Copy out the listing from the line containing "From the list" down to its last line, word for word.

-- Start of Exercise materials --

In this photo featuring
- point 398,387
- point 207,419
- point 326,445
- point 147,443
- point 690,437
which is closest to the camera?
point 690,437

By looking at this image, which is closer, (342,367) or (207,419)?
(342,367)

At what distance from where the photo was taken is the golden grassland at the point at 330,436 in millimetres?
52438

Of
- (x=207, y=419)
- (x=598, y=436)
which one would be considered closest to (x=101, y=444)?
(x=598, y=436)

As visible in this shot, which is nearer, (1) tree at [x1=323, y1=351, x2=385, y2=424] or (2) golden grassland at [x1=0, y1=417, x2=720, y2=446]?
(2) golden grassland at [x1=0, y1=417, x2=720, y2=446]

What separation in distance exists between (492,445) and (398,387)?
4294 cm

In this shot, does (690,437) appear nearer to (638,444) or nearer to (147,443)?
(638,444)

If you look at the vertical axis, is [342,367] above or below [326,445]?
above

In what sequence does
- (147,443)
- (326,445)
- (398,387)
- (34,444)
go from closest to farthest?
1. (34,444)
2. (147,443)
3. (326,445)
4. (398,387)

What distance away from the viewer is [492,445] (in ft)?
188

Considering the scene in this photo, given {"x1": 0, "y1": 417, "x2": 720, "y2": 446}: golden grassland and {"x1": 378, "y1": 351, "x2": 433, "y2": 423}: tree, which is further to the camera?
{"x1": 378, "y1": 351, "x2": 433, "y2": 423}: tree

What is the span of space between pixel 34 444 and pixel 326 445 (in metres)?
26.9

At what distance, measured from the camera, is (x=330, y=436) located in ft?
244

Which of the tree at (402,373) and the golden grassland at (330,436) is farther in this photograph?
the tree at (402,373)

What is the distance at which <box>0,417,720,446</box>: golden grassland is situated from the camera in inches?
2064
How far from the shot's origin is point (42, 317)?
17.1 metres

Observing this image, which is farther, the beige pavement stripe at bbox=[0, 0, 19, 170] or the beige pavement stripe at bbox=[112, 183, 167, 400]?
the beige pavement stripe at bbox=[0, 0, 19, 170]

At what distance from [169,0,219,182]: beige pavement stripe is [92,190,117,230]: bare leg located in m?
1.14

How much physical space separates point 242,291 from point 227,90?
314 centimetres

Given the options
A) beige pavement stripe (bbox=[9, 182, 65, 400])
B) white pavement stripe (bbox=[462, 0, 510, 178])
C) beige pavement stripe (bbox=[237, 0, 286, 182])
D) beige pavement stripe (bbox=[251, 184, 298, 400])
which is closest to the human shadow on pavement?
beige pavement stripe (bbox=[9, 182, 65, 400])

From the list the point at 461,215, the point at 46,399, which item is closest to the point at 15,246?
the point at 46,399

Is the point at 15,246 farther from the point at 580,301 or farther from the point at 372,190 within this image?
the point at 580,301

-- End of Exercise materials --

- **Answer to the task**
From the list the point at 461,215, the point at 46,399, which item is closest to the point at 15,246?
the point at 46,399

Is the point at 15,246 farther from the point at 580,301 or farther from the point at 372,190 within this image?
the point at 580,301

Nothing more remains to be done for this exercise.